What you should do
Repeat the records below exactly from the line containing "2012 Hot sell Sterling Silver Stud Earring" to the line containing "Smokey The Bear Retro Unisex T-Shirt", taking in both of those lines. Drop the pictures.

Data in this exercise
= Beginning of Section =

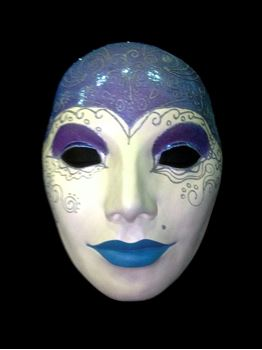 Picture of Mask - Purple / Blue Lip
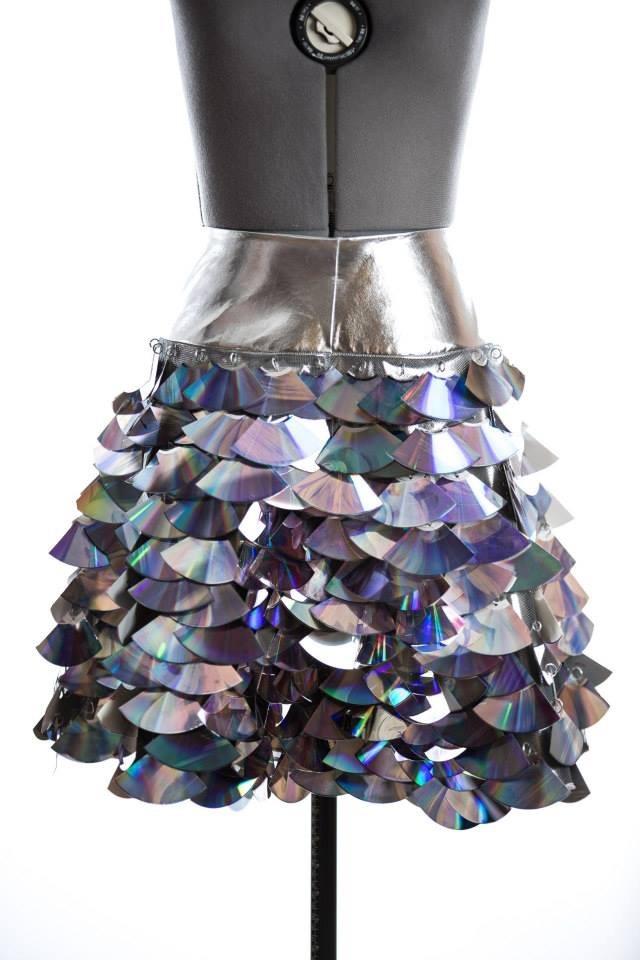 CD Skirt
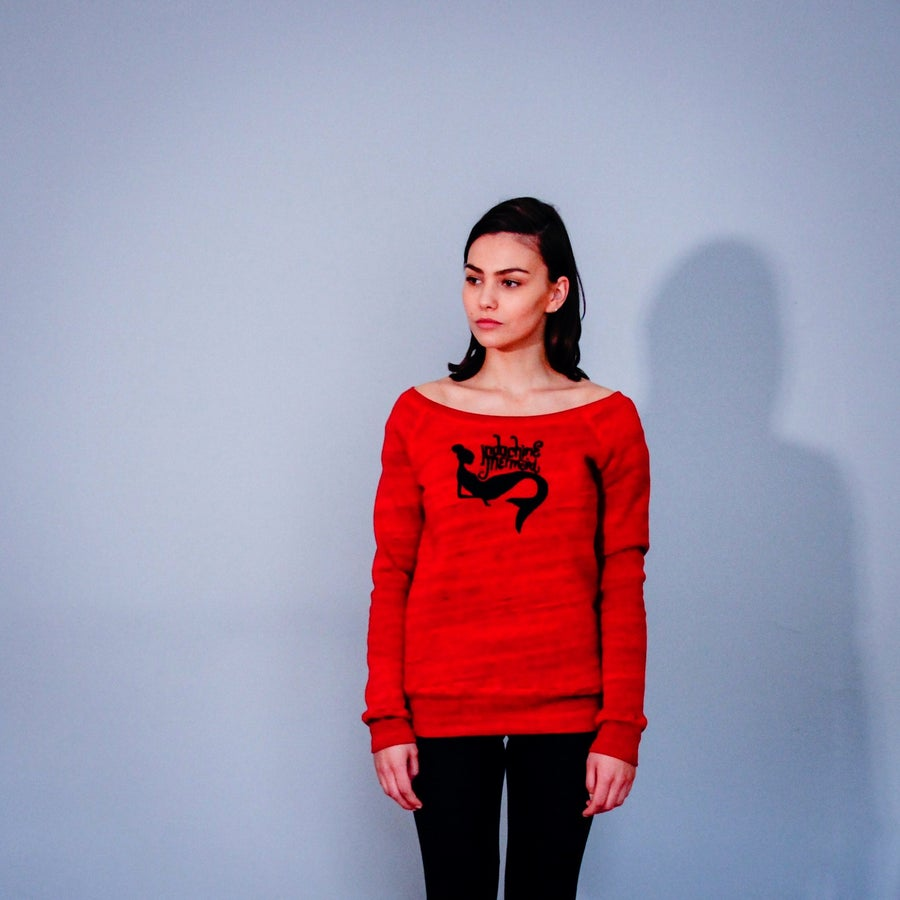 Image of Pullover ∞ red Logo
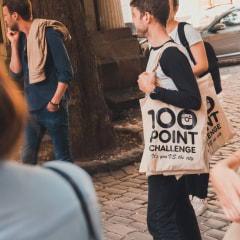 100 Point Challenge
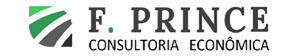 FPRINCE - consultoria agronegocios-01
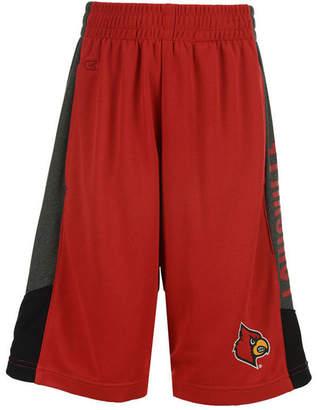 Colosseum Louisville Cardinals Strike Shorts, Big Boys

= End of Section =
= Beginning of Section =

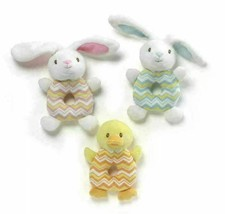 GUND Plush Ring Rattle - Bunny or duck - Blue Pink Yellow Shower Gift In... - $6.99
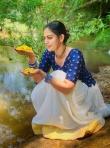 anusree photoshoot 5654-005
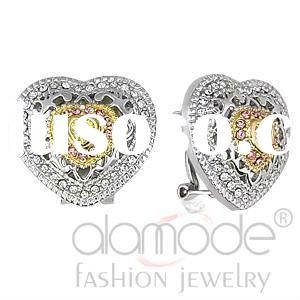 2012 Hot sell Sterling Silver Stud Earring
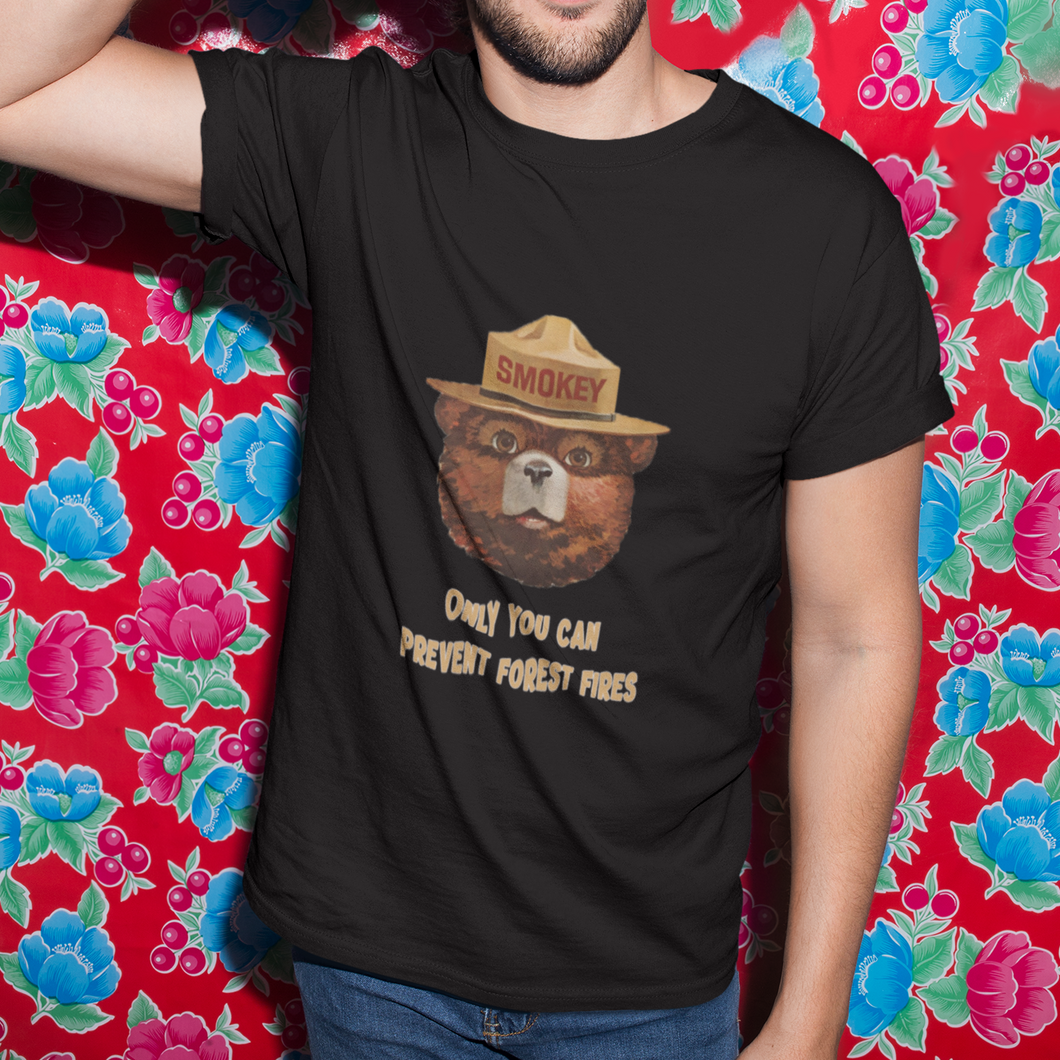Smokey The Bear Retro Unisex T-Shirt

= End of Section =

Task output
 2012 Hot sell Sterling Silver Stud Earring
Smokey The Bear Retro Unisex T-Shirt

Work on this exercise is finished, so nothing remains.